** ACTION ITEM **
Nothing in the listing should be altered when it is copied, and no picture goes into the copy.

** GIVEN DATA **
========================================================================

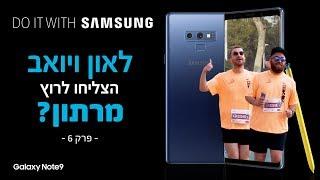 מרתון הקלוריות של סמסונג | פרק 6 | לאון ויואב ברגע האמת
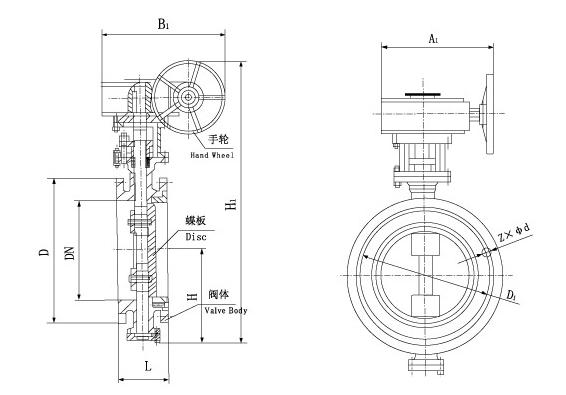 Затвор стальной фланцевый с редуктором Ду 125 Ру 16 (КНР), фото 2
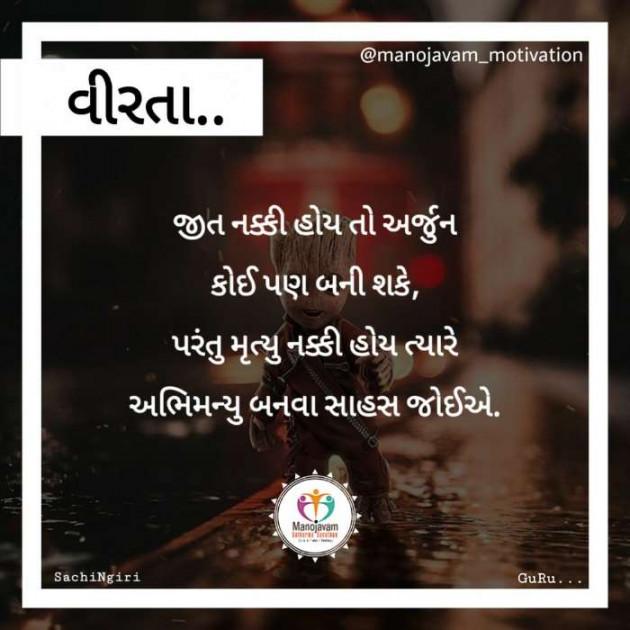 Post by Manojavam Motivation on 20-Nov-2019 08:08am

========================================================================

** ANSWER SPACE **
 מרתון הקלוריות של סמסונג | פרק 6 | לאון ויואב ברגע האמת
 Затвор стальной фланцевый с редуктором Ду 125 Ру 16 (КНР), фото 2
 Post by Manojavam Motivation on 20-Nov-2019 08:08am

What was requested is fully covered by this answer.